In Al Gore’s award winning movie “An Inconvenient Truth” he used the old saw to depict a real problem with global warming. If you put a frog in hot water it will immediately jump out. Put a frog in cold water but very slowly warm it up and the frog will stay until it is too late and be boiled alive.
That is a nice analogy for the dilemma we face with with global warming. The process is slow. Another analogy would be to call it glacially slow, but glaciers are moving, and melting, at a fairly rapid pace these days. Humans and a number of animals evolved to react to rapidly occurring threats – the snap of a twig in the brush, the glint of light from an eye, and we are ready to fight or flee.
Global warming is a decades to centuries change that threatens us now, and many just don’t see the threat, a threat not to us individually, but to our future. Some are so insensitive to the risk that even if they believe it to be true, won’t react because it doesn’t matter to them personally. If the majority of us hold this opinion, we are doomed as a species.
Some governments are beginning to react with policies that favor carbon free energy strategies, but the steps are often small and can be more costly than simple business as usual burning of fossil fuels. Hey, it’s on face value cheaper and we know how it works.

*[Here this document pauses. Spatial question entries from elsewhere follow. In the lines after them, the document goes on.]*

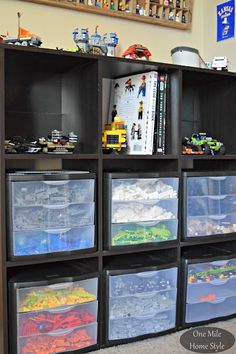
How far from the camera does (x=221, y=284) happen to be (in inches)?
78.7

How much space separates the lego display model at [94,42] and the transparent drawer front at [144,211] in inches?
25.7

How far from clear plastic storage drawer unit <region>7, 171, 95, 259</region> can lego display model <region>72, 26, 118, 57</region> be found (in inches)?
21.1

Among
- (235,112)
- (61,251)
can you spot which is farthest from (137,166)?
(61,251)

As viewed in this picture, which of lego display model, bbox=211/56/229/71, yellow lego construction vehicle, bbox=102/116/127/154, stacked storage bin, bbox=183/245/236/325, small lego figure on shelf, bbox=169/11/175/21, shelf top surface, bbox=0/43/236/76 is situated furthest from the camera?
small lego figure on shelf, bbox=169/11/175/21

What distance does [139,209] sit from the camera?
1.80m

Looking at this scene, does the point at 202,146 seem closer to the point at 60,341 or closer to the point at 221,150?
the point at 221,150

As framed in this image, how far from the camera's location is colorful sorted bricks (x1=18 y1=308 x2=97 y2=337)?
1586mm

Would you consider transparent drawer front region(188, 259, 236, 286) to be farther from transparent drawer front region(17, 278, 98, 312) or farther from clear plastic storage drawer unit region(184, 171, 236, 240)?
transparent drawer front region(17, 278, 98, 312)

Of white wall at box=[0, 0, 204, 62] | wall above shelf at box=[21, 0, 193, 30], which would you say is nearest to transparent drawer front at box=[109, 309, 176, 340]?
white wall at box=[0, 0, 204, 62]

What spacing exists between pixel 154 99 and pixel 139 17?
0.53 meters

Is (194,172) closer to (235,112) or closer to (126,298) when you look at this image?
(235,112)

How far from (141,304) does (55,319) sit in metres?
0.38

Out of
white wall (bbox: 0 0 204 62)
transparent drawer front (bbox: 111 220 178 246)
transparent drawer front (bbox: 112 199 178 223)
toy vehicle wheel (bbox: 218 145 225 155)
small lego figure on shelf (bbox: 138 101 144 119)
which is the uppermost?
white wall (bbox: 0 0 204 62)

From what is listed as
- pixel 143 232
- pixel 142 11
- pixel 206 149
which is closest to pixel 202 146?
pixel 206 149
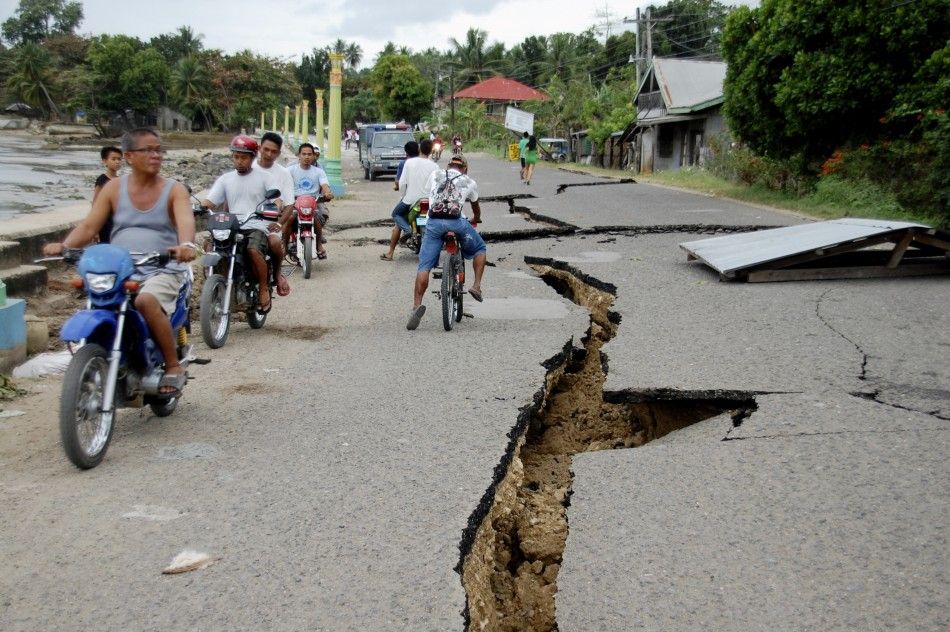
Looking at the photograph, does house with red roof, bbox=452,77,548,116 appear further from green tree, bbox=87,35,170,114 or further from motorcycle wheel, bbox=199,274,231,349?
motorcycle wheel, bbox=199,274,231,349

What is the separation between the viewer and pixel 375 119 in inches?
3772

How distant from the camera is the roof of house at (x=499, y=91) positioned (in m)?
86.2

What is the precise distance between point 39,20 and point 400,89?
221ft

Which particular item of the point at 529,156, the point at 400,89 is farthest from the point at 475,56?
the point at 529,156

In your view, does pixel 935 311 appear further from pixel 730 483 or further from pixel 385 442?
pixel 385 442

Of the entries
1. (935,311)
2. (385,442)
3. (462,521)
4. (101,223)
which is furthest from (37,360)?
(935,311)

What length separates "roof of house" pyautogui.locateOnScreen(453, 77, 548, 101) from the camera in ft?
283

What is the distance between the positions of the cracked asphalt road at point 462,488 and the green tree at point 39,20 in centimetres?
12233

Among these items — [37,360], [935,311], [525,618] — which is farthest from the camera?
[935,311]

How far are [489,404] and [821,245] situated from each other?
5.64 meters

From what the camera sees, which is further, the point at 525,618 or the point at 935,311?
the point at 935,311

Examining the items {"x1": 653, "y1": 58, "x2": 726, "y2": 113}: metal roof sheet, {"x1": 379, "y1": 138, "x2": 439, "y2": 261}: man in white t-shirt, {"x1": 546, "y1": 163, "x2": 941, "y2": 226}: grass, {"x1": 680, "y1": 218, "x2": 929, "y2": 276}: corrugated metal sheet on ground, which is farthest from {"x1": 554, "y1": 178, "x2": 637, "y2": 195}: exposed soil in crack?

On a more hopeful note is the fact that technology got us into this problem, but technology and the private sector, hold the potential to get us out. Obviously we need to stop burning fossil fuels, especially coal and oil. Natural Gas, essentially methane, is does not produce as much pollution as the others, but ultimately its use must be curtailed also.

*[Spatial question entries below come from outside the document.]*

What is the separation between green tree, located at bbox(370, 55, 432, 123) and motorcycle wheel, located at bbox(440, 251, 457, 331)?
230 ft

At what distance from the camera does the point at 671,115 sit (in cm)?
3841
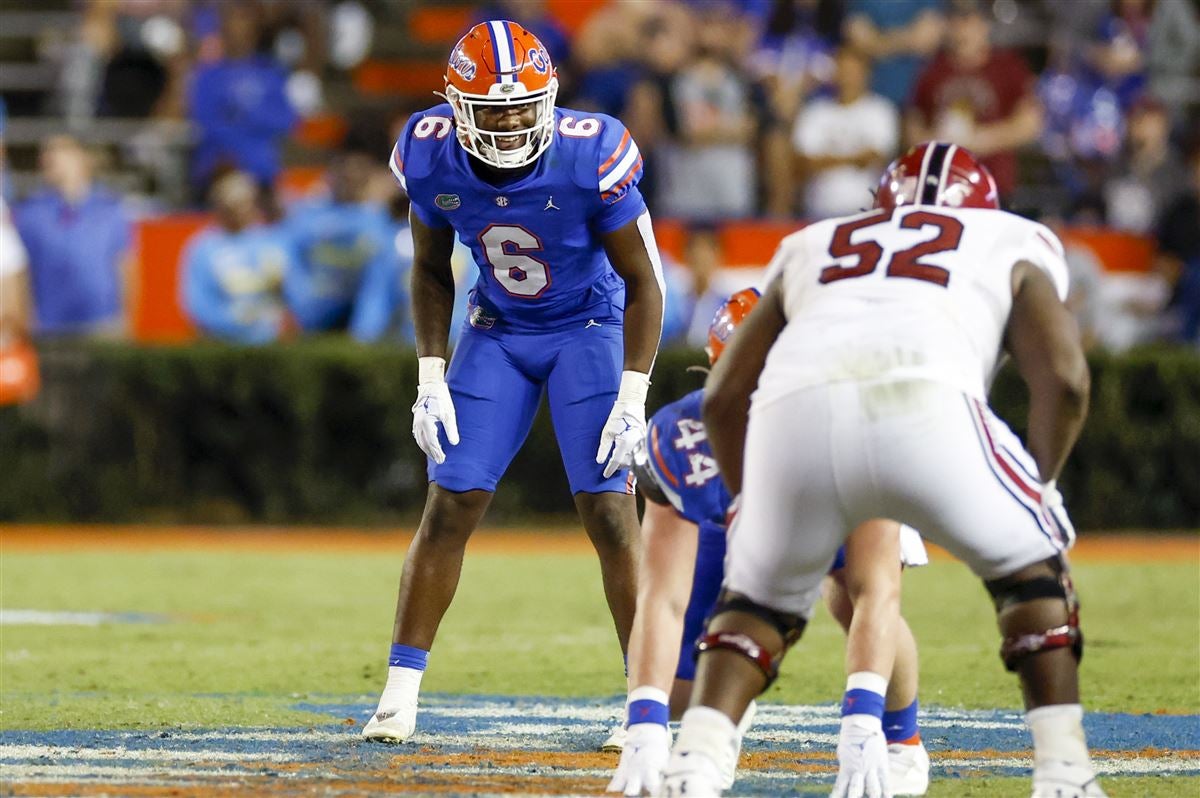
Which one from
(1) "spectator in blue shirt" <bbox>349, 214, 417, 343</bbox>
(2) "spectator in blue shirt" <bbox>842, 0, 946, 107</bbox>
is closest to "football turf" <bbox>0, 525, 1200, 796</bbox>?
(1) "spectator in blue shirt" <bbox>349, 214, 417, 343</bbox>

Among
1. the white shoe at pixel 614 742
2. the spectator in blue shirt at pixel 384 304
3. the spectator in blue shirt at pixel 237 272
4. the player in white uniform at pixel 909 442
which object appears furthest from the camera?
the spectator in blue shirt at pixel 237 272

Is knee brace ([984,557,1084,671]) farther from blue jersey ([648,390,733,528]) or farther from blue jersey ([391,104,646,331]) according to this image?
blue jersey ([391,104,646,331])

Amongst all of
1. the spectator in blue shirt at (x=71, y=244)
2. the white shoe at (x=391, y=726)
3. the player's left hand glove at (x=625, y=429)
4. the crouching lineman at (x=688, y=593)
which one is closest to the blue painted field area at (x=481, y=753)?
the white shoe at (x=391, y=726)

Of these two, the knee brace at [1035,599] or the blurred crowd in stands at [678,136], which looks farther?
the blurred crowd in stands at [678,136]

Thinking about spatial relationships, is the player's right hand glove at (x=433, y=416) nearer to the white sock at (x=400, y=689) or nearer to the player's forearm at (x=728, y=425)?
the white sock at (x=400, y=689)

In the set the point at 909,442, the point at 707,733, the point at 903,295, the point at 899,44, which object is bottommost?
the point at 707,733

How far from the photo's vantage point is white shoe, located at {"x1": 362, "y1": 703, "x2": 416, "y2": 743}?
18.5 feet

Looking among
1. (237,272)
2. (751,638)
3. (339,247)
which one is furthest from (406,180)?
(237,272)

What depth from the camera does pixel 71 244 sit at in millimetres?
13570

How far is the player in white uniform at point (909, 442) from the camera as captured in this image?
4.12 meters

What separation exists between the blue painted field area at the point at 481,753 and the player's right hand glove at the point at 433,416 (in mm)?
885

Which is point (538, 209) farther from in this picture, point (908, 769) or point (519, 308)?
point (908, 769)

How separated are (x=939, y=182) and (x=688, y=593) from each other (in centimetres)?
131

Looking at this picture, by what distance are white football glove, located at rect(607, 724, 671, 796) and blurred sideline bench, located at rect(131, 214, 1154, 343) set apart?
900 cm
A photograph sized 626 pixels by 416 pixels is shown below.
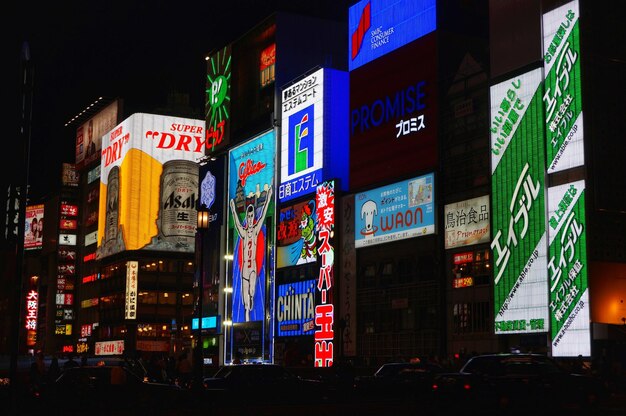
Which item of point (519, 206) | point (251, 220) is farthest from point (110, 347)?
point (519, 206)

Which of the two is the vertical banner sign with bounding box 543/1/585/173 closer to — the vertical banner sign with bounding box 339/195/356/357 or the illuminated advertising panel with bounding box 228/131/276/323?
the vertical banner sign with bounding box 339/195/356/357

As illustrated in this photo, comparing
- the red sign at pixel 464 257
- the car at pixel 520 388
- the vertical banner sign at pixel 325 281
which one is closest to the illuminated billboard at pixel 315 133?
the vertical banner sign at pixel 325 281

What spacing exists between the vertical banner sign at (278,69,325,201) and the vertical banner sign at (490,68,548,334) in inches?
859

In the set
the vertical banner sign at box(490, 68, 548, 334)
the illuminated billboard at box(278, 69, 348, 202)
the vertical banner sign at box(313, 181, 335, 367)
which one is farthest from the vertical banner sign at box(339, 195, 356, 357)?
the vertical banner sign at box(490, 68, 548, 334)

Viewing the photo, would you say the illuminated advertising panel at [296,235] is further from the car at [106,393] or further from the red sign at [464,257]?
the car at [106,393]

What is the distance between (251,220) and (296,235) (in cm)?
1041

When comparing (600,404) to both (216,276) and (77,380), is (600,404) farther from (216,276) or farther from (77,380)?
(216,276)

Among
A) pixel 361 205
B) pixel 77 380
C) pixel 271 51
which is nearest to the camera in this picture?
pixel 77 380

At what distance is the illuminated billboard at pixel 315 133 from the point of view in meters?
78.0

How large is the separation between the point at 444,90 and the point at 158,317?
7668cm

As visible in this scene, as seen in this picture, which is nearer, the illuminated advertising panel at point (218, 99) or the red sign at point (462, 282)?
the red sign at point (462, 282)

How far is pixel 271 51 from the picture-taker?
93438mm

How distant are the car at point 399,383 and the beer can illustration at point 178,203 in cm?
9538

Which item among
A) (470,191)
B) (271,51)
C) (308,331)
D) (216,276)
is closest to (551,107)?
(470,191)
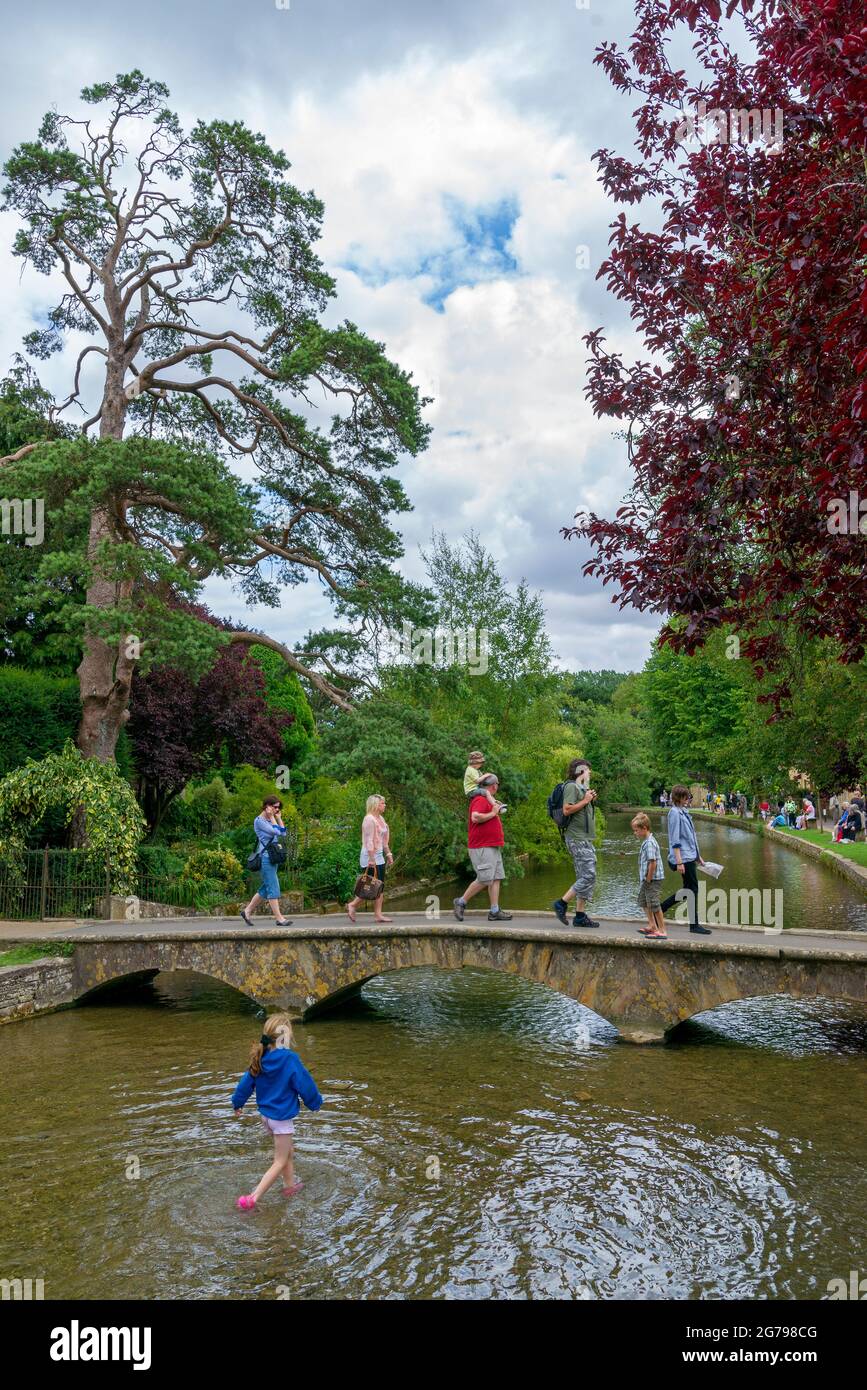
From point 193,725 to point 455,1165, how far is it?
15.4m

There two ways to replace the fossil fuels, use less through efficiency and replace energy production with non-carbon sources such as wind, solar and geothermal. Of the three, wind is the most developed. We currently get about 4 % of our electric energy production from wind, entirely land based. The potential for off shore wind, especially on the east coast affords considerable potential but currently is more expensive to exploit than wind resources in the midwest. Currently the cost of wind generated power is as cheap as that from a modern coal fired plant. And the costs continue to decline, the opposite of the cost for producing power from coal.
Solar Photovoltaic systems (solar panels) are sprouting up everywhere, especially since the price has dropped by half in just the last few years. Not only are homeowners adding panels to their roofs but utility scale systems are being installed. Entergy recently announced that they intend to build a 500 acre solar farm near Stuttgart. For perspective, a square mile covers 640 acres.
Until the intermittent energy sources of wind and solar penetrate to about 30% of total production, no additional back up power is needed. Essentially there is enough existing reserve power to keep the lights on after dark when the wind isn’t blowing. Beyond that, battery backup will be needed. Development and deployment of utility scale battery production will surely follow the demand.